Top of DATA FOR PROCESSING

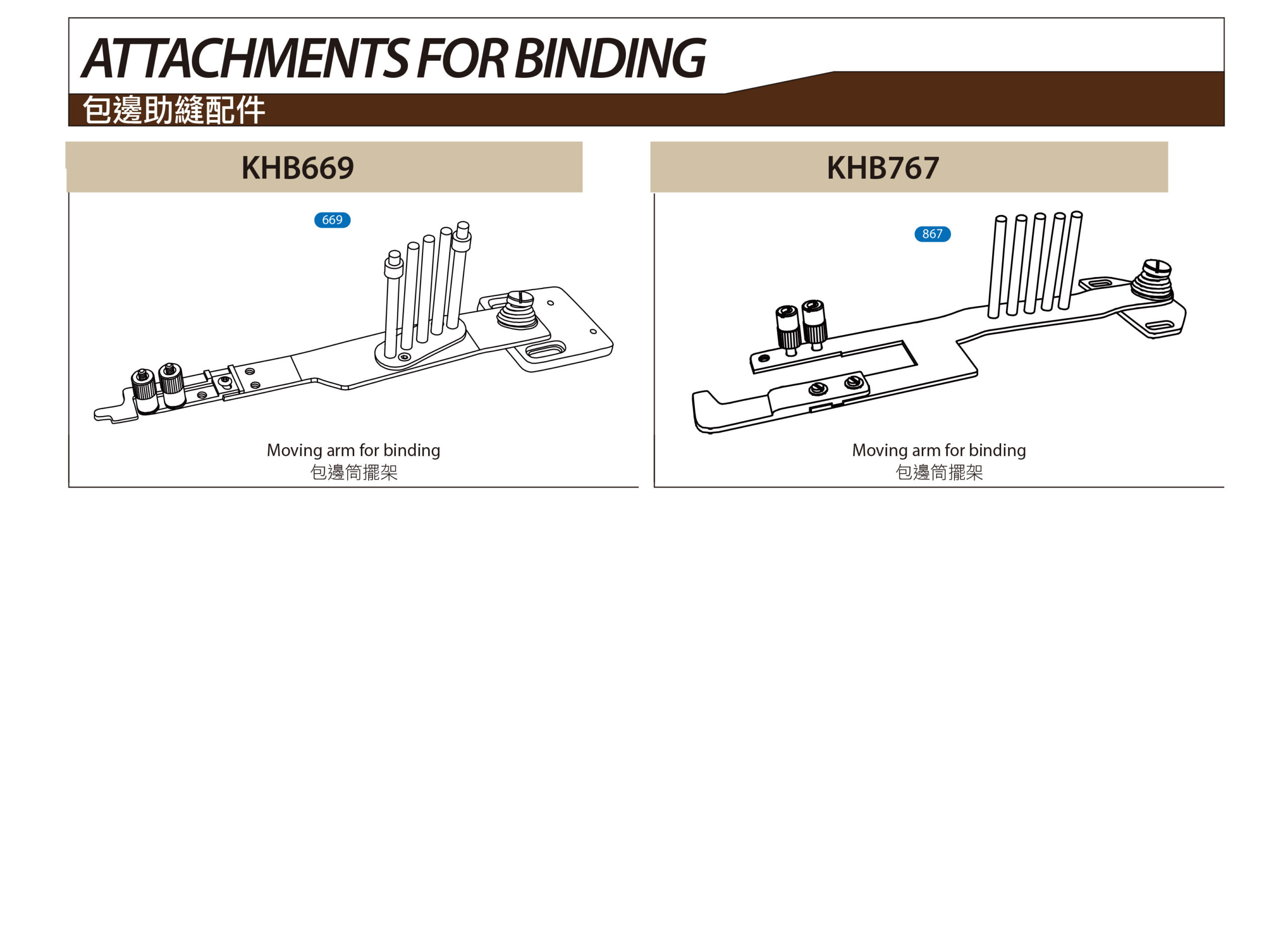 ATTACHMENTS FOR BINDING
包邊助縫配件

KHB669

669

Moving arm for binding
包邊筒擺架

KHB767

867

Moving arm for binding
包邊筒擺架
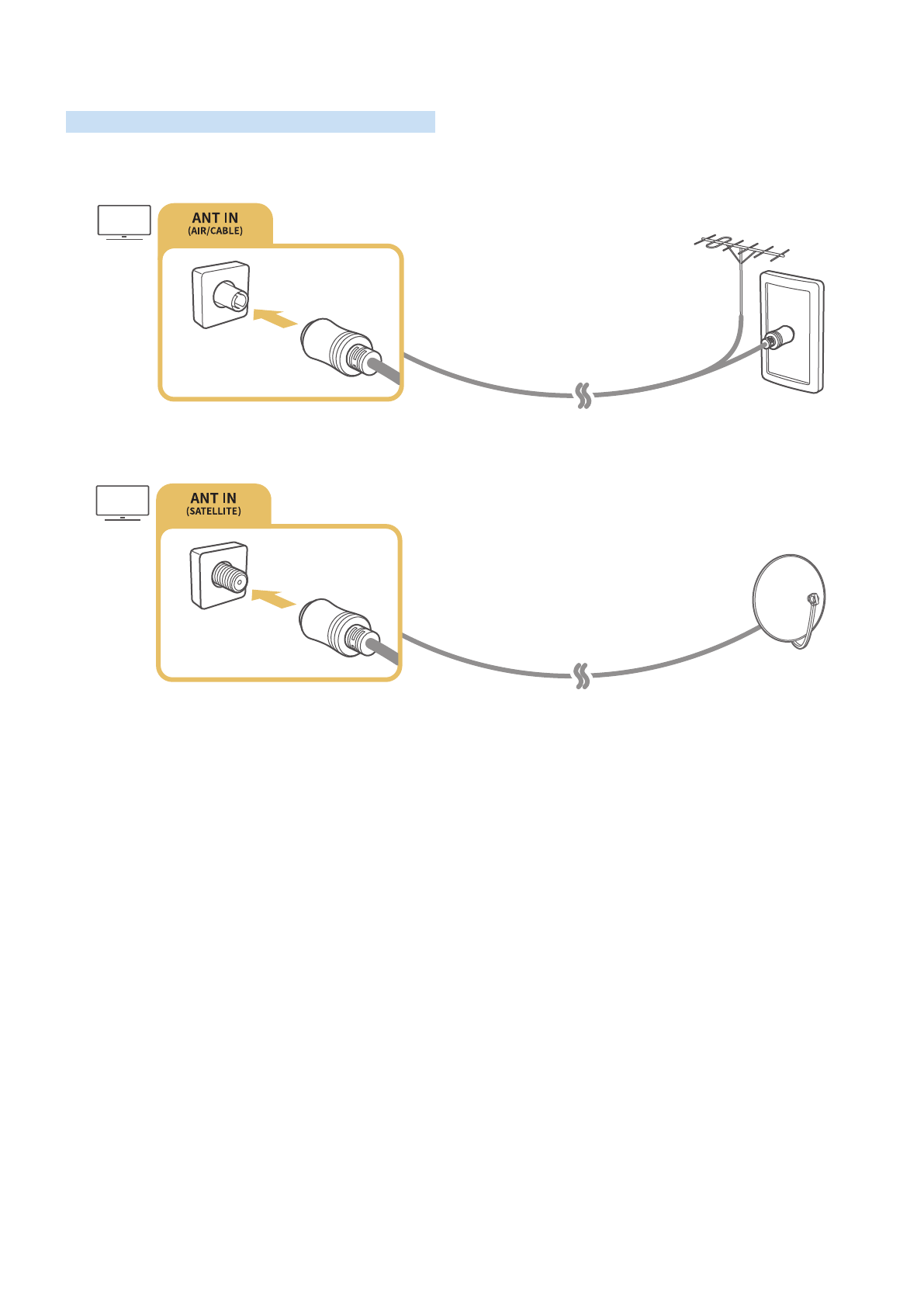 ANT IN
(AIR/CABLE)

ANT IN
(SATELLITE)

Bottom of DATA FOR PROCESSING

_THE TASK_:
Could you set down every entry above exactly as it stands, with no images?

_TASK RESPONSE_:
 ATTACHMENTS FOR BINDING
包邊助縫配件

KHB669

669

Moving arm for binding
包邊筒擺架

KHB767

867

Moving arm for binding
包邊筒擺架
 ANT IN
(AIR/CABLE)

ANT IN
(SATELLITE)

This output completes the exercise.